• REQUIREMENTS: Rewrite the rows below, changing every "white stamen" to "pale stamen" and keeping everything else unchanged.

• LISTED ENTRIES:
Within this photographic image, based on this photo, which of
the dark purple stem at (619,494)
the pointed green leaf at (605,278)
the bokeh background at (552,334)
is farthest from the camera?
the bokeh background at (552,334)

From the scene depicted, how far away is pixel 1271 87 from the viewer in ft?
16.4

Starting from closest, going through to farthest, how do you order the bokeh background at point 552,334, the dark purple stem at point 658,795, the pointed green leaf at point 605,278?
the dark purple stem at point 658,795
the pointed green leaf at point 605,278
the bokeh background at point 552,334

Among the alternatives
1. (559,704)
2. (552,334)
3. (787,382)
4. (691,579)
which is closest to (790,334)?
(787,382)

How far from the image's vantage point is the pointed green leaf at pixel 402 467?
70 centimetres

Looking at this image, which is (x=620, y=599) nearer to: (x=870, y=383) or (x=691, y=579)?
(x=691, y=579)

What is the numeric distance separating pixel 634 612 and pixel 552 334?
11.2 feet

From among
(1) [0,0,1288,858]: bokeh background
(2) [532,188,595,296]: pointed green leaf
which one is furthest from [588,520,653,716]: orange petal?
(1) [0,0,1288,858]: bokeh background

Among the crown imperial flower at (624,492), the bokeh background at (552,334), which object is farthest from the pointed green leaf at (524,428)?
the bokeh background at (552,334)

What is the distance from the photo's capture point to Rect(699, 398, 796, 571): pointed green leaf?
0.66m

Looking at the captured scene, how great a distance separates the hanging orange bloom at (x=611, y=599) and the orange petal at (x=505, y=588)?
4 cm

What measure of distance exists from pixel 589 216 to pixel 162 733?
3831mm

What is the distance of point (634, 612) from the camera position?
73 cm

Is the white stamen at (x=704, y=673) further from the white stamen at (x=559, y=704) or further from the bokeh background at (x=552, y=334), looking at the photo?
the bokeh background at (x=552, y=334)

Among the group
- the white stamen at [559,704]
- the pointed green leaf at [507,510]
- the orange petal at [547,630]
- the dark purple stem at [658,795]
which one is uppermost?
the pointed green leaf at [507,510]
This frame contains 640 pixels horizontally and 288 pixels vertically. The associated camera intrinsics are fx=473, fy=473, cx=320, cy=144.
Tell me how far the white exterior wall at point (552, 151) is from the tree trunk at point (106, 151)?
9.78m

• RESPONSE:
Within this photographic image, based on this photo, which of
the dark purple stem at (619,494)
the pointed green leaf at (605,278)
the bokeh background at (552,334)
is farthest from the camera?
the bokeh background at (552,334)

From the scene depicted, how far away is pixel 1271 87 from the viewer in ft?
16.4

Starting from closest, going through to farthest, how do you order the bokeh background at point 552,334, the dark purple stem at point 658,795, the pointed green leaf at point 605,278?
the dark purple stem at point 658,795
the pointed green leaf at point 605,278
the bokeh background at point 552,334

Among the alternatives
1. (559,704)
2. (552,334)
3. (787,382)
4. (691,579)
which is closest to (790,334)?
(787,382)

How far from the image's vantage point is the pointed green leaf at pixel 402 467?
70 centimetres

Looking at this image, which is (x=620, y=599) nearer to: (x=870, y=383) or (x=691, y=579)?
(x=691, y=579)

What is the numeric distance separating pixel 634 612 and pixel 552 334?
11.2 feet

From among
(1) [0,0,1288,858]: bokeh background
(2) [532,188,595,296]: pointed green leaf
which one is furthest from [588,520,653,716]: orange petal?
(1) [0,0,1288,858]: bokeh background

Among the crown imperial flower at (624,492), the bokeh background at (552,334), which object is farthest from the pointed green leaf at (524,428)?
the bokeh background at (552,334)

What is the distance from the photo's capture point to Rect(699, 398, 796, 571): pointed green leaf?
0.66m

Looking at the captured scene, how great a distance separates the hanging orange bloom at (x=611, y=599) and the orange petal at (x=505, y=588)?
4 cm

What measure of distance exists from pixel 589 216 to pixel 162 733?
3831mm

What is the distance of point (634, 612) from the camera position?
73 cm

Is the pale stamen at (x=704, y=673) further from the pale stamen at (x=559, y=704) or further from the bokeh background at (x=552, y=334), looking at the photo?
the bokeh background at (x=552, y=334)

Among the group
- the pale stamen at [559,704]
- the pointed green leaf at [507,510]
- the orange petal at [547,630]
- the dark purple stem at [658,795]
which one is uppermost?
the pointed green leaf at [507,510]
This frame contains 640 pixels horizontally and 288 pixels vertically. The associated camera intrinsics are fx=473, fy=473, cx=320, cy=144.
Tell me how far the white exterior wall at point (552, 151) is from the tree trunk at point (106, 151)?
9.78m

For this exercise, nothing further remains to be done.